Exceptional digital experiences do not happen by accident. They are built through strategy, and they require a quality toolset. Many organizations are unaware of the facets that make a good digital experience (and digital experience platform) great. We recently found that 69% of surveyed business decision-makers still struggle to address rising digital experience expectations and deliver engaging, seamless experiences. Digital experiences that influence and engage customers can be boiled down to the “A.E.I.O.U.’s”: agility, efficiency, integration, omnichannel, and user interface.

This article will break these components down and discuss:

1) how to ensure your digital experience captures all of the AEIOUs, and

2) why it’s essential to reach and influence customers and employees digitally right now.

Professionals Struggle to Deliver Digital Experience

Recently, we conducted a survey and found that 69% of surveyed business decision-makers still struggle to address rising digital experience expectations and deliver engaging, seamless experiences. This was a group of 551 senior decision makers from around the world, each involved in the planning, selection, and implementation of digital customer experience technologies. These were not disinterested parties, but the very people tasked with accomplishing this mission for their customers and organizations.

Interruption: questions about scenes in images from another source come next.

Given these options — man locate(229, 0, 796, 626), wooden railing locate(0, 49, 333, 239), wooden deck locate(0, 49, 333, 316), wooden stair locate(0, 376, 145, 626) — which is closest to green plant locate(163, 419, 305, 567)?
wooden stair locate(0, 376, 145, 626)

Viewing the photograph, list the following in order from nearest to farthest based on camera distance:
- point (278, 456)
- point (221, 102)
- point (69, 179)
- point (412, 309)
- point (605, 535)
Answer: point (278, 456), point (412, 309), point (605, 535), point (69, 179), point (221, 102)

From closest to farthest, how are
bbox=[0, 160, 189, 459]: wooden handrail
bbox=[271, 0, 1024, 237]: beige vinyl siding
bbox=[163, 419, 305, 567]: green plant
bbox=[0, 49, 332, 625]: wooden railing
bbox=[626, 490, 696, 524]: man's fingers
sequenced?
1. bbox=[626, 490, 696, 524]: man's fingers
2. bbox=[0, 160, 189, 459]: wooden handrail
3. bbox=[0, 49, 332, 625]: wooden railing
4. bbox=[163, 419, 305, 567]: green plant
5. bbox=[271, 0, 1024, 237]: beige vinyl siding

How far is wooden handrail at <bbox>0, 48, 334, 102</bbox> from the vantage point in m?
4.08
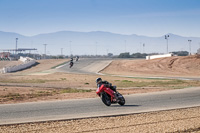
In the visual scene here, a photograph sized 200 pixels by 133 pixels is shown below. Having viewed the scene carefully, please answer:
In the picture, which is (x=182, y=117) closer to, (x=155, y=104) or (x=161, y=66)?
(x=155, y=104)

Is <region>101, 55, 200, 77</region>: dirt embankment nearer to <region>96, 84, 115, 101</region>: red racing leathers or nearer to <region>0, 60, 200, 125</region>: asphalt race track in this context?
<region>0, 60, 200, 125</region>: asphalt race track

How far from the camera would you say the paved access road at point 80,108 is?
13.1 m

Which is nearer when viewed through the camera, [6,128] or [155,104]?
[6,128]

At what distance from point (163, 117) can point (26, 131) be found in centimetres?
540

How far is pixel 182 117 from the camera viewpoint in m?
12.9

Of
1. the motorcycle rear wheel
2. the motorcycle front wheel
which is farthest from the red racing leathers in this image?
the motorcycle front wheel

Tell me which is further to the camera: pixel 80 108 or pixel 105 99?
pixel 105 99

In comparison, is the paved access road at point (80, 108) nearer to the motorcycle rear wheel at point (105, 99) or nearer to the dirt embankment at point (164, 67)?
the motorcycle rear wheel at point (105, 99)

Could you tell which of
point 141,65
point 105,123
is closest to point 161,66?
point 141,65

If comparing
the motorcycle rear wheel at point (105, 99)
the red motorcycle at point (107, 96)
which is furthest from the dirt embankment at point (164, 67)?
the motorcycle rear wheel at point (105, 99)

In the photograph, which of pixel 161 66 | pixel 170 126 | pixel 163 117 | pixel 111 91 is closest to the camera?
pixel 170 126

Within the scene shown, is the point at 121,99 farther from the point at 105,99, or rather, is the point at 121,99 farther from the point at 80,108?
the point at 80,108

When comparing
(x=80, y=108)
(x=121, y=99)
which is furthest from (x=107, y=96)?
(x=80, y=108)

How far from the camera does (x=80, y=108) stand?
15.1 meters
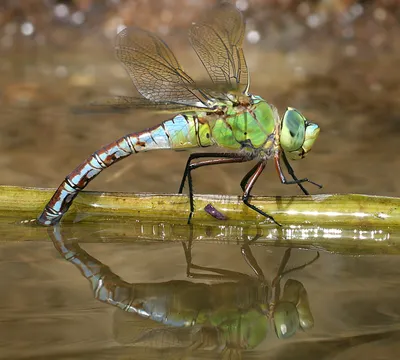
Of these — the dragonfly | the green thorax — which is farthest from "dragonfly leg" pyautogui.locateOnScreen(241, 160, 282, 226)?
the green thorax

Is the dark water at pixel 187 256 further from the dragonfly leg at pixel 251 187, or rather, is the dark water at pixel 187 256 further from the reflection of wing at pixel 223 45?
the reflection of wing at pixel 223 45

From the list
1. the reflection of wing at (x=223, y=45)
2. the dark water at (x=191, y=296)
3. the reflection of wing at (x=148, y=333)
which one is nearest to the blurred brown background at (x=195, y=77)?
the reflection of wing at (x=223, y=45)

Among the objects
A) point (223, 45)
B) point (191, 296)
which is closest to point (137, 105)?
point (223, 45)

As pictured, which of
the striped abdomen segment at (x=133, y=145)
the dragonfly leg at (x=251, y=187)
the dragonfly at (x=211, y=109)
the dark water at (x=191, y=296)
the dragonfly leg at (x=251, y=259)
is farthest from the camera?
the dragonfly at (x=211, y=109)

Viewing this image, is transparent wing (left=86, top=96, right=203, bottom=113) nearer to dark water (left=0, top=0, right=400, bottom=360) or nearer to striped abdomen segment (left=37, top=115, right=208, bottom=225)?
striped abdomen segment (left=37, top=115, right=208, bottom=225)

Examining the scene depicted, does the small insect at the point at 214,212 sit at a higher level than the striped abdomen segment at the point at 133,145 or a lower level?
lower

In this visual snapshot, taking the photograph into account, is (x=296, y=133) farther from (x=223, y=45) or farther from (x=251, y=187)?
(x=223, y=45)
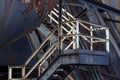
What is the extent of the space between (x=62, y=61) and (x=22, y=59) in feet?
9.57

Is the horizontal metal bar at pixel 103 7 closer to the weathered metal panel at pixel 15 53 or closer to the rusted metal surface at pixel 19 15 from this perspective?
the weathered metal panel at pixel 15 53

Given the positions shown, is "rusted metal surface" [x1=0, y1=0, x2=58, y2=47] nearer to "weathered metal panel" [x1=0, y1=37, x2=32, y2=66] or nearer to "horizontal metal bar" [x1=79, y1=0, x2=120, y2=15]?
"weathered metal panel" [x1=0, y1=37, x2=32, y2=66]

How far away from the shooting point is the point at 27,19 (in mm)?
8055

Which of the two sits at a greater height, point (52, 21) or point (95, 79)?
point (52, 21)

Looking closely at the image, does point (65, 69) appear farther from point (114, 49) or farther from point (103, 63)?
point (114, 49)

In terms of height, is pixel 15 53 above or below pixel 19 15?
below

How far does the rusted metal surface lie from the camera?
7.38 m

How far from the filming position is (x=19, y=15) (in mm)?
7730

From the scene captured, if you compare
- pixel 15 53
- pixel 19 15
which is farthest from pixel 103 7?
pixel 19 15

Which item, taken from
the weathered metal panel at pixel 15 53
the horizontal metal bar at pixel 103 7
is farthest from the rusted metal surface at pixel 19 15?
the horizontal metal bar at pixel 103 7

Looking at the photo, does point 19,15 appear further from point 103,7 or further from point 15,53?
point 103,7

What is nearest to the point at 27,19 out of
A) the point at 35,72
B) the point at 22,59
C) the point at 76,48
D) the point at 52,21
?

Even with a mandate and a real desire to serve the highest quality digital experience to their customers and employees, these professionals fall short. Exceptional digital experiences do not happen by accident.

Success requires planning and execution. Digital experiences that influence and engage users consistently include thoughtful attention to five elements: agility, efficiency, integration, omnichannel presentation, and an intuitive user interface. To make these easier to remember, we’ll present them in this article as the A.E.I.O.U.’s of digital experience.

What Are the A.E.I.O.U.’S of Digital Experience

More important than the particular order of these principles is a recognition that is any successful implementation contains all five elements. Let’s begin.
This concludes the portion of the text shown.